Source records
※

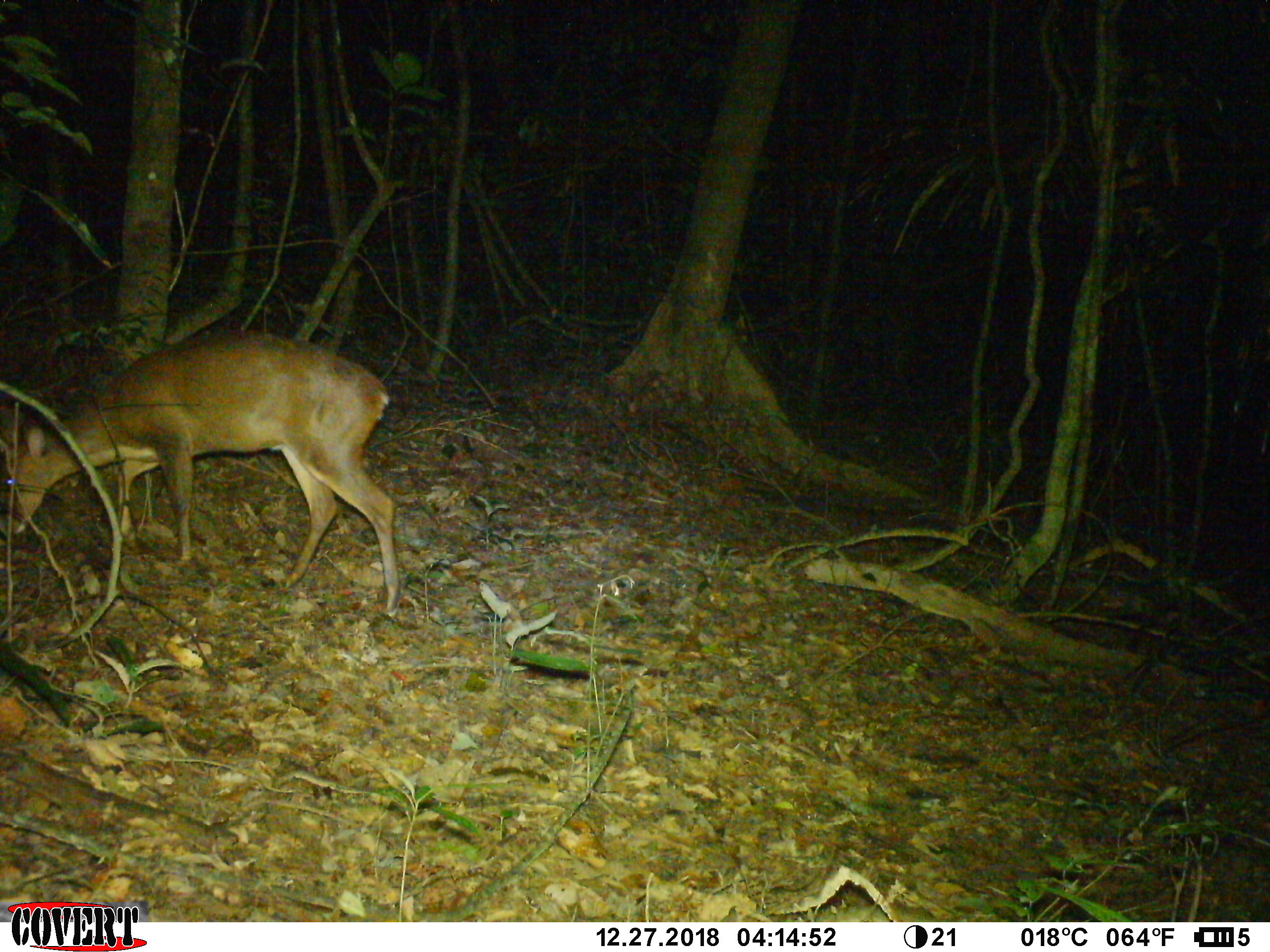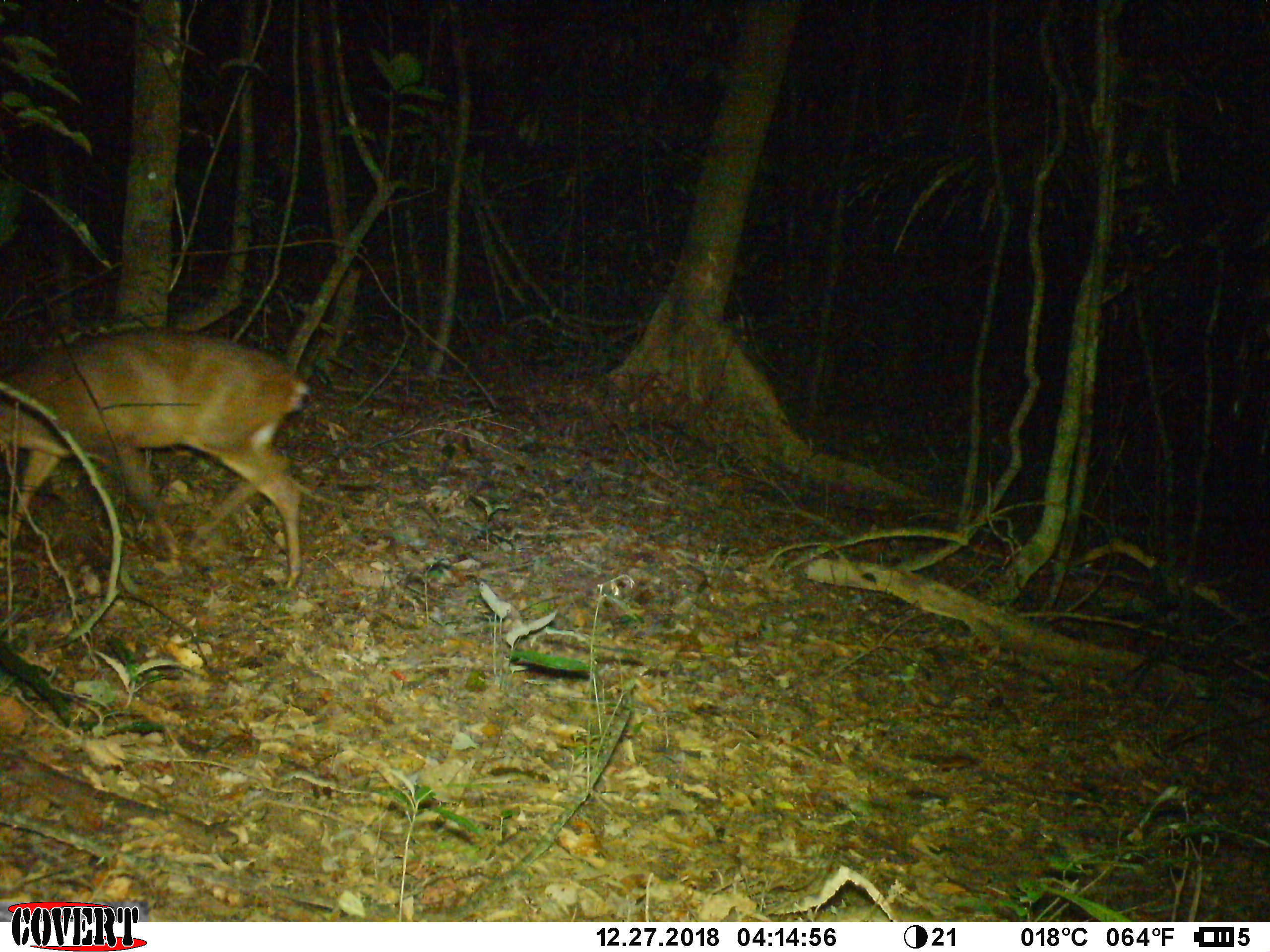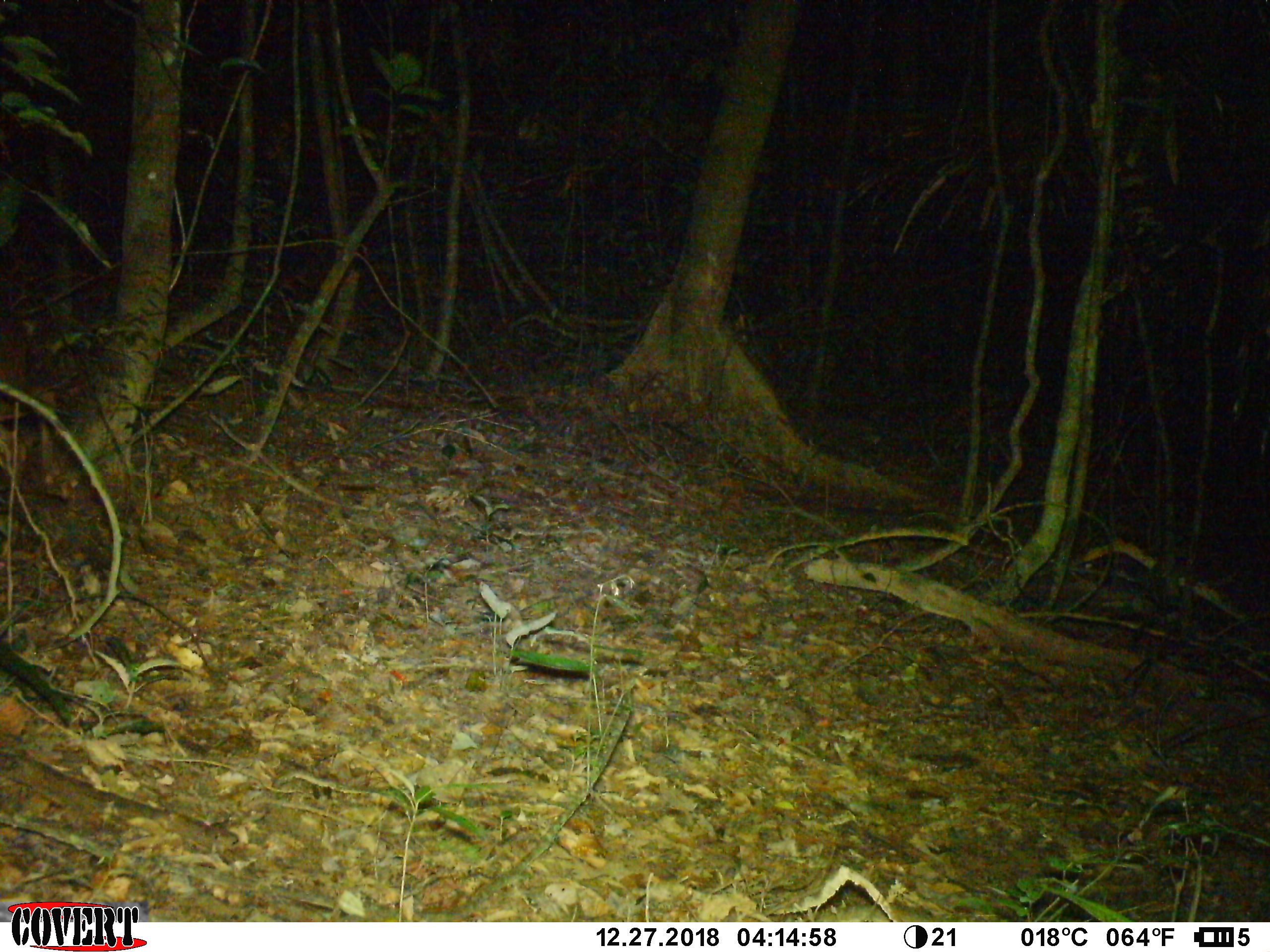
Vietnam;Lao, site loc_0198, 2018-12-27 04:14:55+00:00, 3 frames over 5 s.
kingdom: Animalia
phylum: Chordata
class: Mammalia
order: Artiodactyla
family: Cervidae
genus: Muntiacus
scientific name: Muntiacus vuquangensis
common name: large-antlered muntjac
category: large antlered muntjac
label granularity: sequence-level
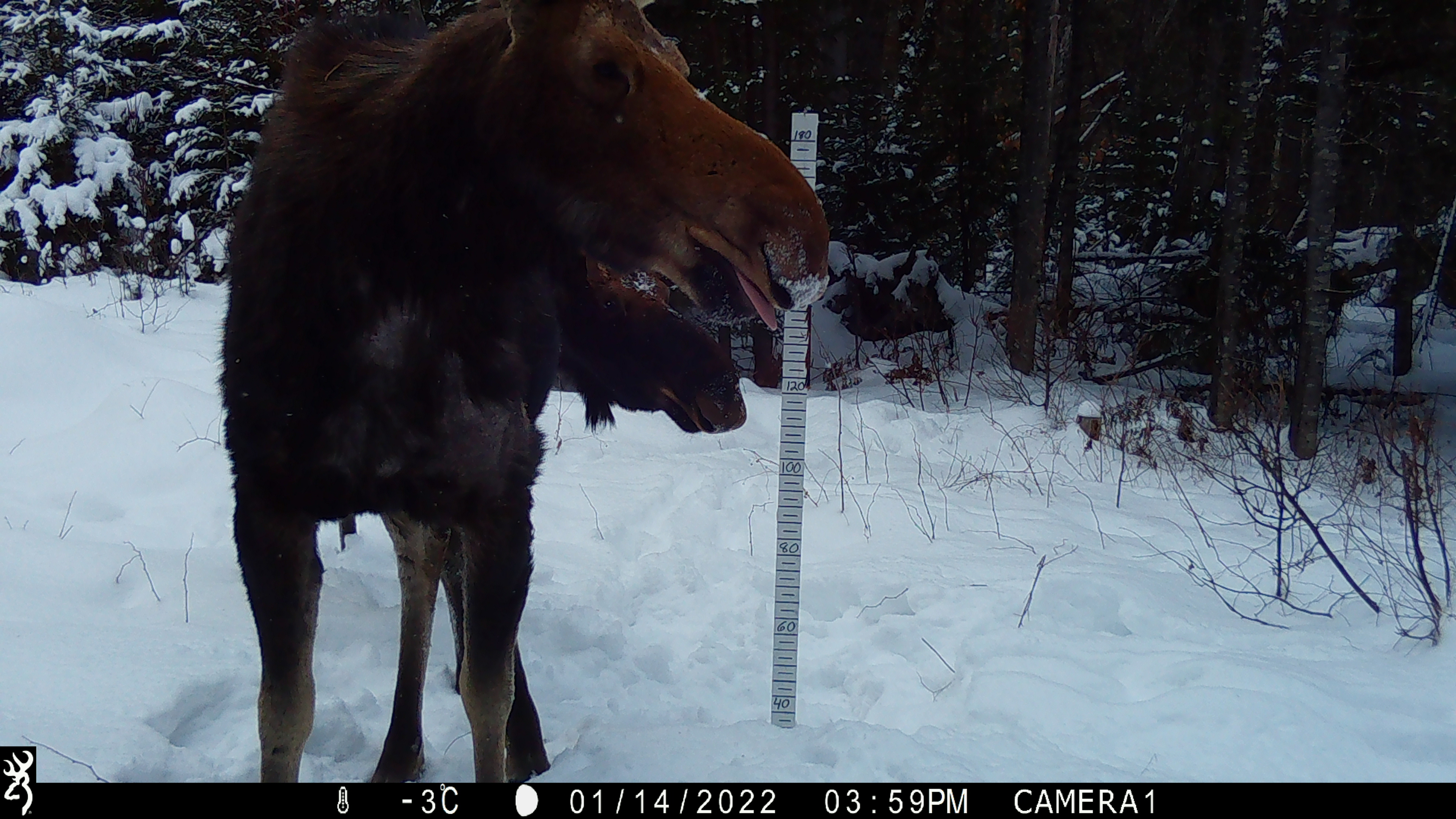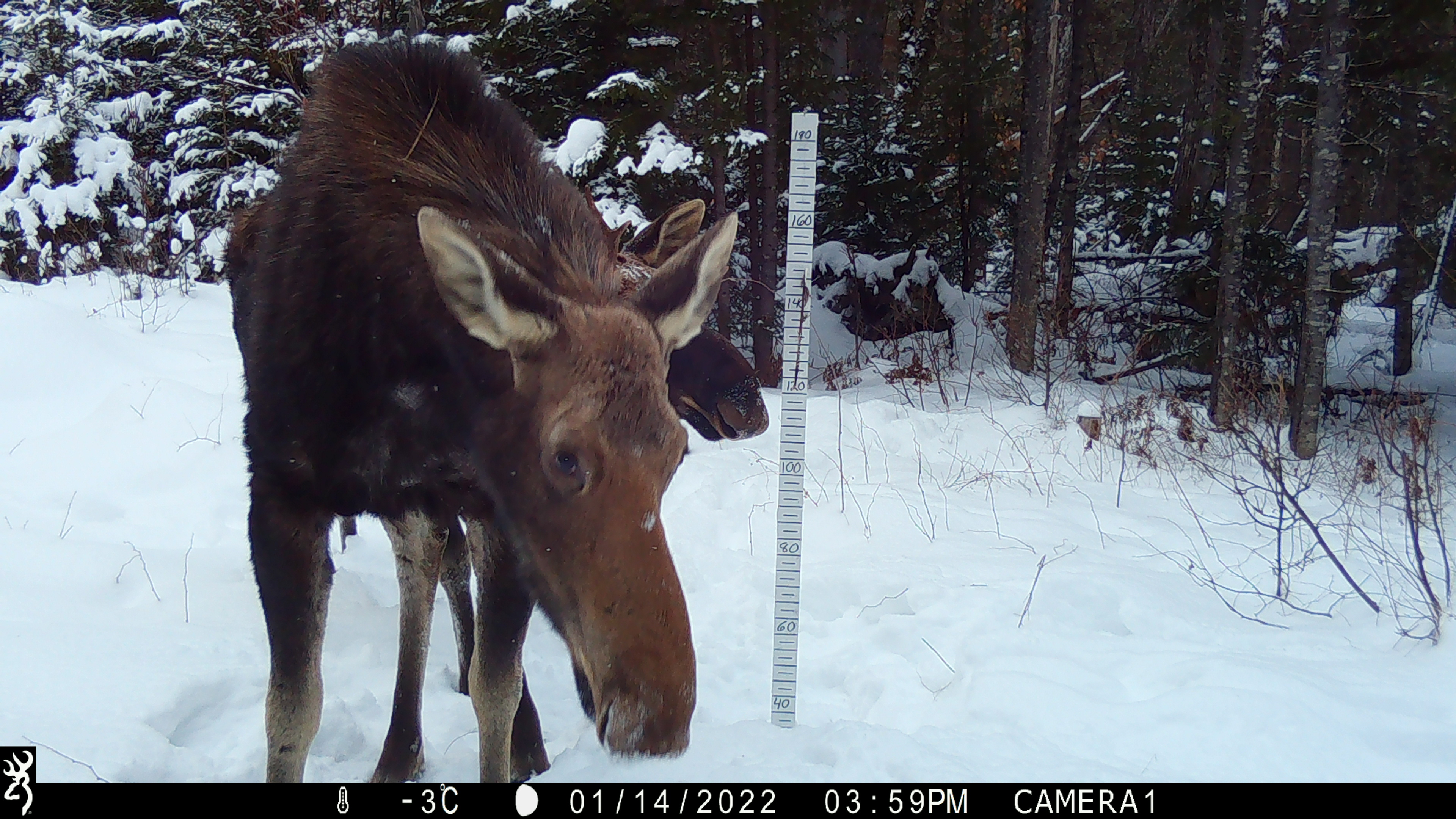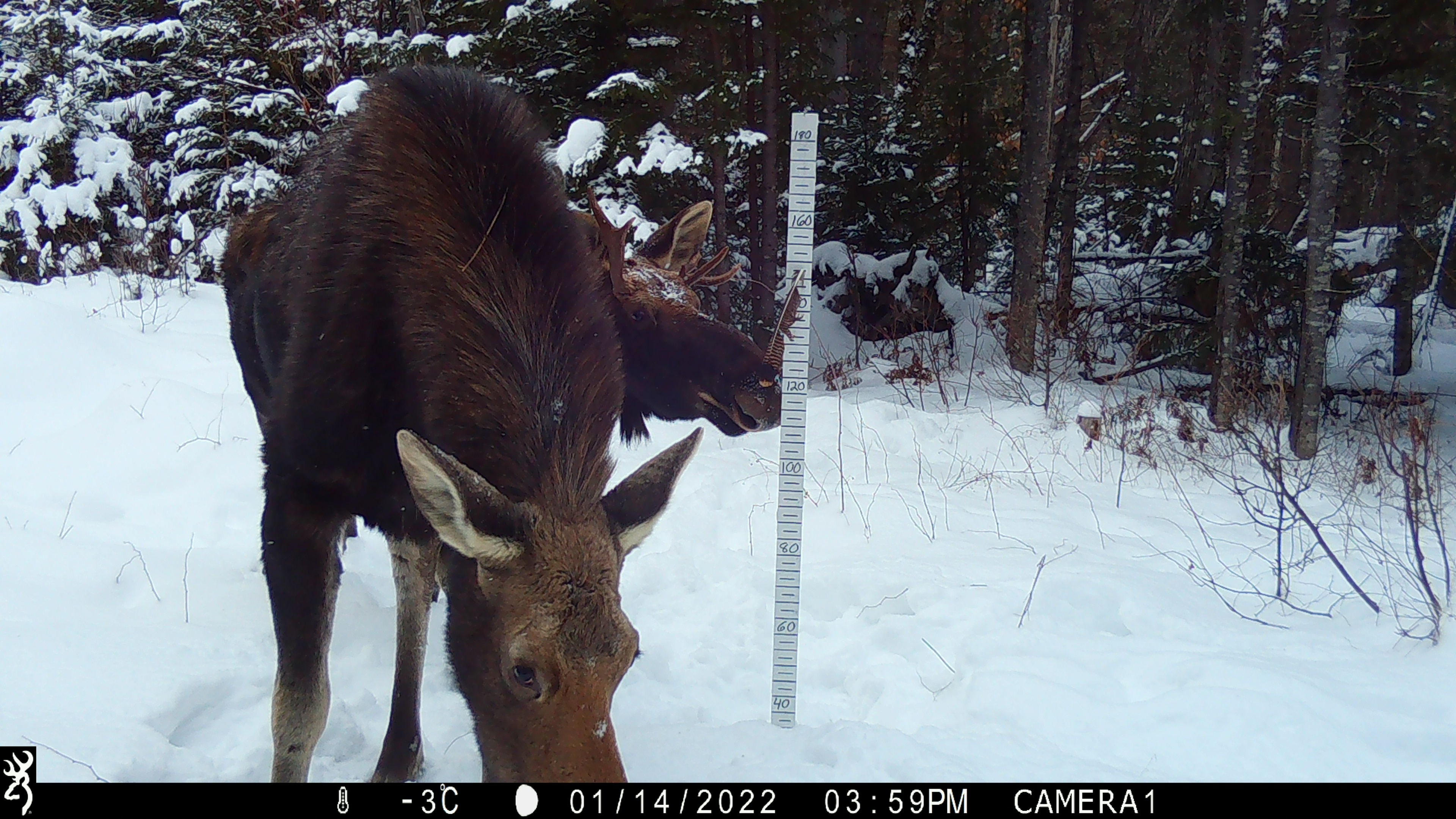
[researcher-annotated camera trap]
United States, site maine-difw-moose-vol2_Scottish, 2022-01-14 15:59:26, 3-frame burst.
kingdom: Animalia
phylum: Chordata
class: Mammalia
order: Artiodactyla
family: Cervidae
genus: Alces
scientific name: Alces alces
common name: moose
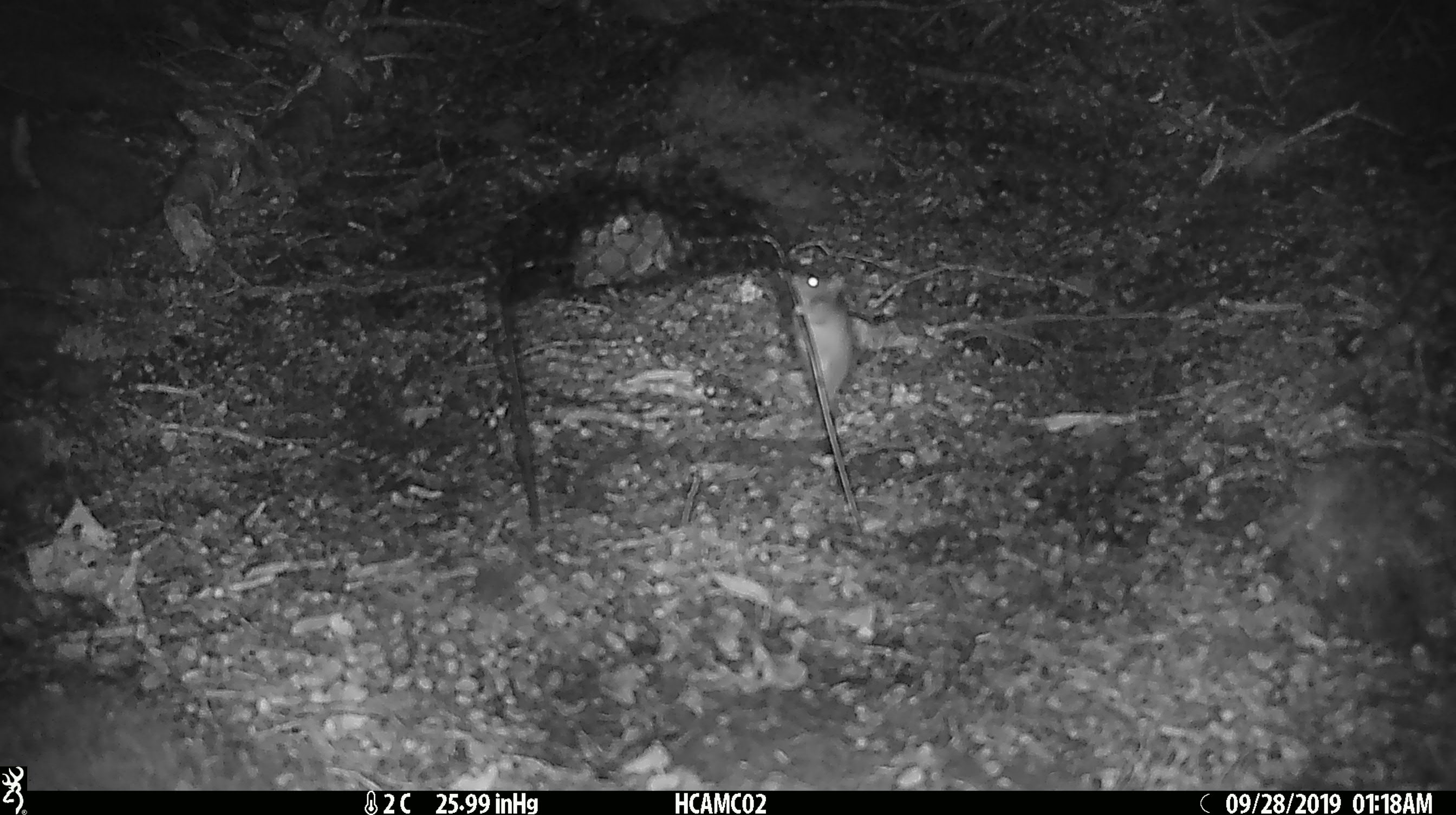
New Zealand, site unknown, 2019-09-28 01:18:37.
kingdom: Animalia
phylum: Chordata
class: Mammalia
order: Rodentia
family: Muridae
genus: Mus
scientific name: Mus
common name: mouse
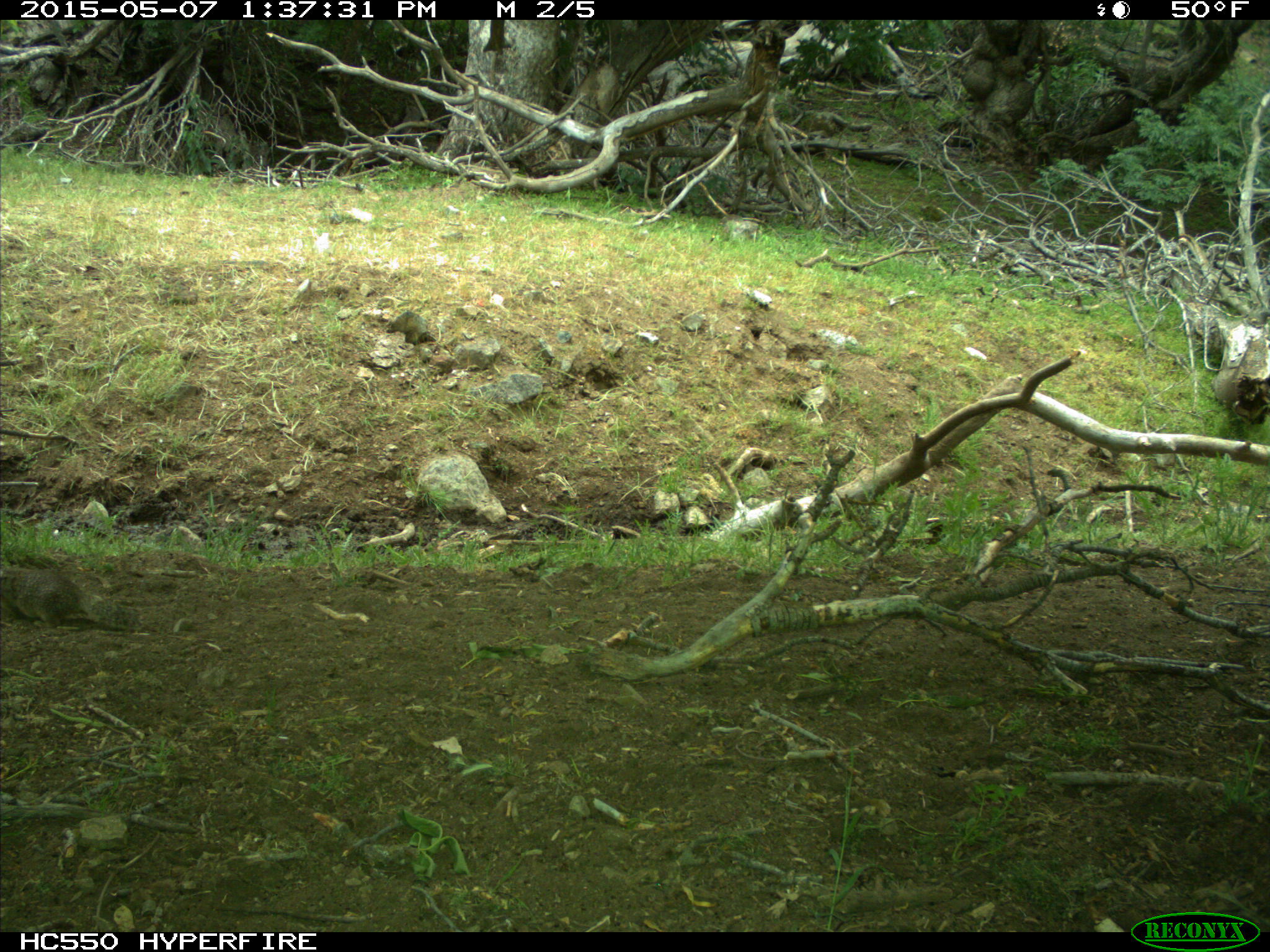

※

▶ **Task item**:
Repeat each line above exactly. The pictures stay out.

▶ **Exercise result**:
Vietnam;Lao, site loc_0198, 2018-12-27 04:14:55+00:00, 3 frames over 5 s.
kingdom: Animalia
phylum: Chordata
class: Mammalia
order: Artiodactyla
family: Cervidae
genus: Muntiacus
scientific name: Muntiacus vuquangensis
common name: large-antlered muntjac
category: large antlered muntjac
label granularity: sequence-level
[researcher-annotated camera trap]
United States, site maine-difw-moose-vol2_Scottish, 2022-01-14 15:59:26, 3-frame burst.
kingdom: Animalia
phylum: Chordata
class: Mammalia
order: Artiodactyla
family: Cervidae
genus: Alces
scientific name: Alces alces
common name: moose
New Zealand, site unknown, 2019-09-28 01:18:37.
kingdom: Animalia
phylum: Chordata
class: Mammalia
order: Rodentia
family: Muridae
genus: Mus
scientific name: Mus
common name: mouse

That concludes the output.